Celebrating its fourteenth year, Chicago-based label WTII continues the release of industrial music and its subgenres that made the label from which it was spawned, WaxTrax!, legendary.
Founded in 2001 by Bart Pfanenstiel – who’d been with WaxTrax! since 1994 when he began his career there as an intern – and his friend and roommate, David Schock, the intent was to rekindle and take further what WaxTrax! started in 1980.
Schock had worked at a small independent import music distributor; says Schock, “What that basically meant is that all of those CD singles and expensive imports, especially the Japanese versions, albums that you picked up at your favorite mom and pop record store, such as Rolling Stone Records, Aquarius, Bart’s CD Cellar, Amoeba, Plan 9, Cheapo’s, Twist & Shout, etc. were probably sold to the record store by me.”
Naming the label WTII was an effort by Pfanenstiel to honor his mentors, WaxTrax store (and later label) owners Jim Nash and Dannie Flesher. (Note: WaxTrax! was the record label, WaxTrax Records was the store).
WaxTrax! released so many legendary artists that helped define industrial music of the era, including Front 242, KMFDM, My Life with the Thrill Kill Kult, MINISTRY (and Jourgensen’s side projects including the Revolting Cocks, 1000 Homo Djs, Lead into Gold, Pailhead, Acid Horse, etc.), Front Line Assembly, Sister Machine Gun, and numerous others that letting the label and all it stood for pass into nothingness wasn’t an option for Pfanenstiel. “The writing was on the wall, we knew it was happening,” he says of WaxTrax!’s untimely demise, which began with its takeover by TVT in 1992. TVT, which stands for TeeVee Toons, was a record label founded in 1985 by Steve Gottlieb, a graduate of Yale University and Harvard Law, signing artists such as Nine Inch Nails, Aphex Twin, Gravity Kills, XTC, and numerous others. “There were only four people left in the Chicago offices and two of them worked for TVT at that point; there was a radio person and a sales person. And then there were Dannie (Flesher) and I, who were technically the only two WaxTrax! employees at the end, and we had made some serious connections. We were talking with VNV Nation and And One and had conversations with Project Pitchfork and Covenant and Stephen from Offbeat and we were pushing and pushing and TVT just would not let us do anything.”
Starting up a new label to continue giving the music he loved an amplifier through which to be heard seemed the logical next step, so in 2001, Pfanenstiel recruited Schock to be his right hand man/vice president and licensed three artists: Melotron, Controlled Fusion, and In Strict Confidence.
In the years since, WTII’s musical family has most certainly grown; “We may not be the ‘biggest or the best,’ but our reputation is one of quality, commitment, and growth for and with our artists,” says Schock. “We are a label that cares for our artists as people first and then as musicians. We may not be the quickest way to make a million dollars, but integrity and our reputations carry a lot of weight with us.”
Among the artists signed to the WTII roster are Chicago-based Dead on TV with its brand of industrialized pop/punk, Stromkern, known for industrial/hip-hop stylings, German synthpop act Beborn Beton, and the self-described “ultrasweaty industrial dance dorkstorm” of the Gothsicles. Recent releases include albums from Stiff Valentine, Die Sektor, Slave Unit, Mechanical Cabaret, SMP, and State of the Union, along with upcoming releases from England’s IDM legend, Autoclav1.1, Frontal Boundary, Deviant UK, Method Cell, and many others.
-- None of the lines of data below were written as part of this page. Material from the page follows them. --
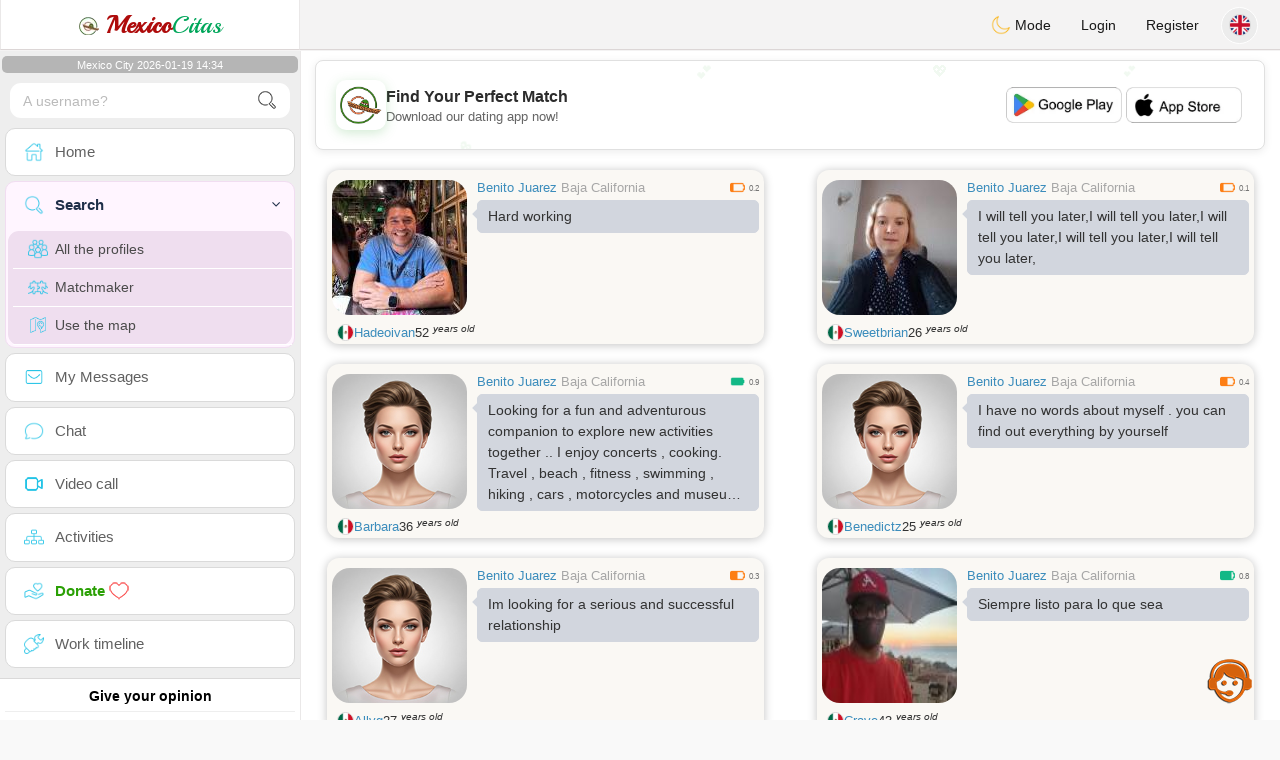

--- FILE ---
content_type: text/html; charset=utf-8
request_url: https://www.google.com/recaptcha/api2/aframe
body_size: 264
content:
<!DOCTYPE HTML><html><head><meta http-equiv="content-type" content="text/html; charset=UTF-8"></head><body><script nonce="xi72m6Lt5OJ8UyLJf00C-Q">/** Anti-fraud and anti-abuse applications only. See google.com/recaptcha */ try{var clients={'sodar':'https://pagead2.googlesyndication.com/pagead/sodar?'};window.addEventListener("message",function(a){try{if(a.source===window.parent){var b=JSON.parse(a.data);var c=clients[b['id']];if(c){var d=document.createElement('img');d.src=c+b['params']+'&rc='+(localStorage.getItem("rc::a")?sessionStorage.getItem("rc::b"):"");window.document.body.appendChild(d);sessionStorage.setItem("rc::e",parseInt(sessionStorage.getItem("rc::e")||0)+1);localStorage.setItem("rc::h",'1768854898768');}}}catch(b){}});window.parent.postMessage("_grecaptcha_ready", "*");}catch(b){}</script></body></html>

--- FILE ---
content_type: application/javascript; charset=utf-8
request_url: https://fundingchoicesmessages.google.com/f/AGSKWxUro1ZvdoRh9nKMJsgP1GcZeMkDkzE_0KKZ7og2Hvx_uad7uyPhF8MXUd2arCxxvb8GelfbqRk12_d4iUgijaJaD_f_274TGeHs2e8S8ZvDqvTYr9RgPaHj5H-fya_9cgHjgCkhEOawR2xuHLqag0JzTcKpdYp--PzQ2pqJny8guoOEi1bOF6sNdSRR/_/advertrail./adtype=/adv/adv_/ad728x90./300x250advert.
body_size: -1290
content:
window['9922d134-aebe-4817-8ea5-8e5c9974ebee'] = true;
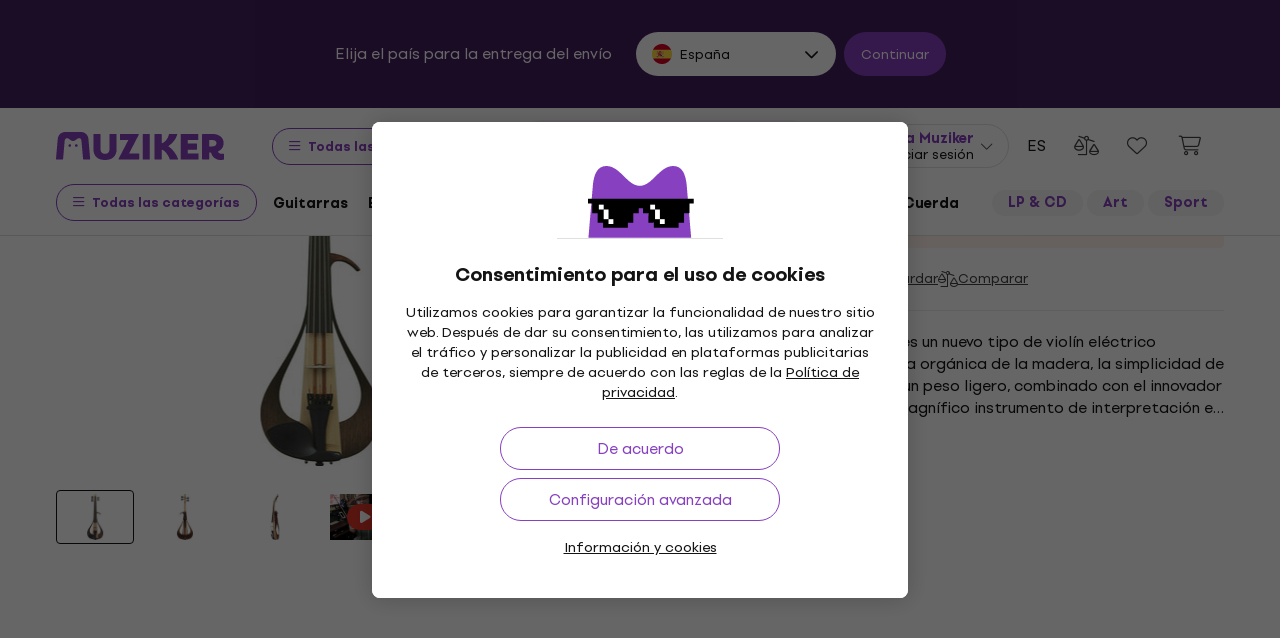

--- FILE ---
content_type: image/svg+xml
request_url: https://muzikercdn.com/assets/flags/de-bff6d8f32487b8faee9f9aa7fd458b9d337e6cc95af4ecb93b1df530b6f1250c.svg
body_size: -289
content:
<svg width="512" height="512" viewBox="0 0 512 512" fill="none" xmlns="http://www.w3.org/2000/svg">
<path d="M482.19 376C501.219 340.208 512 299.363 512 256C512 212.637 501.219 171.792 482.19 136H29.8097C10.7813 171.792 0 212.637 0 256C0 299.363 10.7813 340.208 29.8097 376H482.19Z" fill="#D80027"/>
<path d="M496.473 344C460.588 442.034 366.464 512 255.999 512C145.534 512 51.4106 442.034 15.5254 344H496.473Z" fill="#FFDA44"/>
<path d="M496.475 168H15.5273C51.4126 69.9657 145.536 0 256.001 0C366.466 0 460.59 69.9657 496.475 168Z" fill="#333333"/>
</svg>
The near future brings the ColdWaves III Festival to the Metro in Chicago. This two-day festival includes headliners Front 242, Fear Factory, and Die Krupps, with support from artists including Cocksure (the latest project from Chris Connelly and Cracknation’s Jason Novak), Caustic, Acumen Nation, Author & Punisher, and Cyanotic, among others. “If the festival is successful this year, our goal is to expand the ColdWaves premise even further and make it a ‘traveling regional’ festival in between three and five key metropolitan cities next year where you’ll see the headliner(s) play next to the cities’ local talent,” says Schock.
The future looks promising and it’s good to know that we can still count on quality being valued over quantity by WTII Records. “We’ve had many opportunities over the years to expand the roster by a large number and just pump out several releases a month, but we prefer to keep our artist count at a manageable number so that everyone gets equal attention from us with ad space, reviews, club playlists, etc., etc.,” according to Schock.